The situation in eastern Ukraine is forcing people to leave their homes, the men and women who are able to work are forced to look for jobs in strange cities, elderly people are forced to seek help from relatives, and children with disabilities are left to rely on people with a big heart who care enough to help.
The special secondary boarding school in Lugansk Oblast which is currently under the control of the terrorists has become a home for special needs children as well as a home for ordinary children whom the war has deprived of their family home. Because their families don’t have the means to provide heat or food for their children they are forced to place them in the institution. At the moment 127 children are housed at the boarding school, 99 of whom are children with disabilities, including autistic children.
The home did not escape the war. Local people say there is no heat in the home because all the coal has been used up. The supply of food has dwindled to minimal rations for the children. The flour is gone, and so is the sunflower oil. Fruits and fresh vegetables have all been eaten. The children have had to subsist on macaroni, oats and stale vegetables.
According to recent information the terrorist administration has stopped asking the government in Kyiv to continue supplying the boarding school with heat and provisions. The school is under the jurisdiction of the government in Kyiv.
Thanks to the the efforts of the local people a supply of coal for the boarding school has been found and humanitarian aid has been taken up by human rights activists in Kyiv and Cherkasy oblasts. The Ukrainian Orthodox (Kyiv Patriachate) Charitable Fund “Second Front” together with a number of other organizations and activists have taken on the challenge of helping supply the Perevalsk Regional Boarding School with food products.
Humanitarian aid has been collected for the time being. Svitlana, an activist from Horodyshche described the elderly and the local youth bringing in food products and items of daily necessities for the children. Locally produced canned fish and meat, fruits and vegetables, delicacies from Cherkasy, and even sweets were donated. Kind words and wishes for peace and good health for the children who are forced to live in a place that is in the midst of war were heard all day. Everyone was loving and caring and behaved as if the destiny of the cherished children was in their hands.
It took two days and nights to deliver the supplies from Horodyshche. War-torn roads and long stops at checkpoints slowed the progress of the laden vehicles. An agreement had been reached by both sides of the conflict to let the supplies pass through. Getting the humanitarian aid to the disabled children was of the utmost importance. Despite all the difficulties approximately 13 tons of food supplies were delivered.

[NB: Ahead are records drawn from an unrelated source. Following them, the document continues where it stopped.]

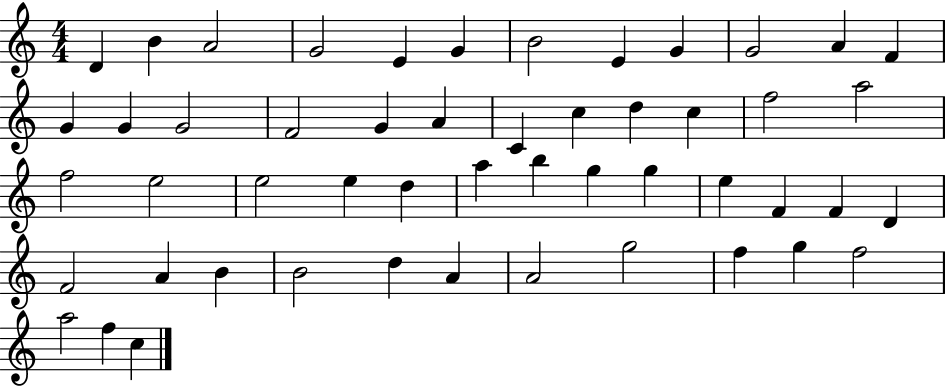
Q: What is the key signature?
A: C major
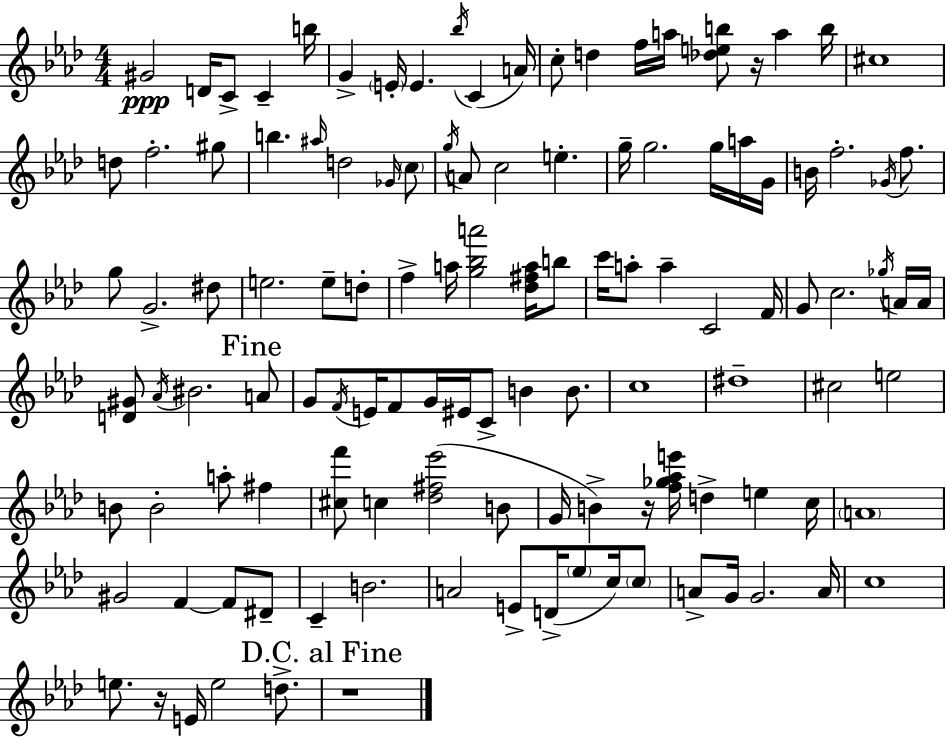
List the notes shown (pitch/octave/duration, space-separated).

G#4/h D4/s C4/e C4/q B5/s G4/q E4/s E4/q. Bb5/s C4/q A4/s C5/e D5/q F5/s A5/s [Db5,E5,B5]/e R/s A5/q B5/s C#5/w D5/e F5/h. G#5/e B5/q. A#5/s D5/h Gb4/s C5/e G5/s A4/e C5/h E5/q. G5/s G5/h. G5/s A5/s G4/s B4/s F5/h. Gb4/s F5/e. G5/e G4/h. D#5/e E5/h. E5/e D5/e F5/q A5/s [G5,Bb5,A6]/h [Db5,F#5,A5]/s B5/e C6/s A5/e A5/q C4/h F4/s G4/e C5/h. Gb5/s A4/s A4/s [D4,G#4]/e Ab4/s BIS4/h. A4/e G4/e F4/s E4/s F4/e G4/s EIS4/s C4/e B4/q B4/e. C5/w D#5/w C#5/h E5/h B4/e B4/h A5/e F#5/q [C#5,F6]/e C5/q [Db5,F#5,Eb6]/h B4/e G4/s B4/q R/s [F5,Gb5,Ab5,E6]/s D5/q E5/q C5/s A4/w G#4/h F4/q F4/e D#4/e C4/q B4/h. A4/h E4/e D4/s Eb5/e C5/s C5/e A4/e G4/s G4/h. A4/s C5/w E5/e. R/s E4/s E5/h D5/e. R/w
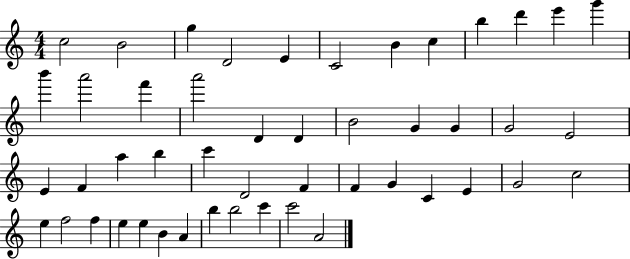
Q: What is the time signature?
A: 4/4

This particular instance proved to be successful. The children are guaranteed a vital supply of food products.
A rhetorical question remains: where is the government? why isn’t the government performing its duty in guaranteeing the wellbeing of the children at the boarding school, and who will be answering for the disabled children who were left cold and hungry in the occupied zone of Lugansk Oblast?
The problem of evacuating the children from the war zone has come to the fore. Responsibility for their fate has to be delegated. Who will feed and clothe the disabled children – the terrorists of the LPR or of the DPR? The volunteers from Ukraine? Why is the problem not discussed on the federal level? There are so many of those hungry children in the war zone the government has forgotten! The volunteers do not have the capability to take on such a huge responsibility.
The above questions will be raised and discussed at the press conference that will take place on Monday, December 29, 2014 at 11:30 o’clock at the Ukrainian Crisis Media Center, Hotel Ukraina, 3rd floor, 4 Instytuyska Street, Kyiv.
The following are slated to speak: Maksym Potapchuk – volunteer and civic activist; Ekaterina Kirillova – Executive Director of the Charitable Fund “Second Front”; Svetlana Iatsenko – volunteer, Assistant to the Minister of Culture; Father Serhei Dmitriev – Deputy Head of Social Services under the Church Council of the Kyiv Patriarchate of the Ukrainian Orthodox Church; Svitlana Vorotylo – civic activist; Aleksandr Malanchenko – Co-Director of the “Ukrainian Aid Organization for the Internally Displaced.”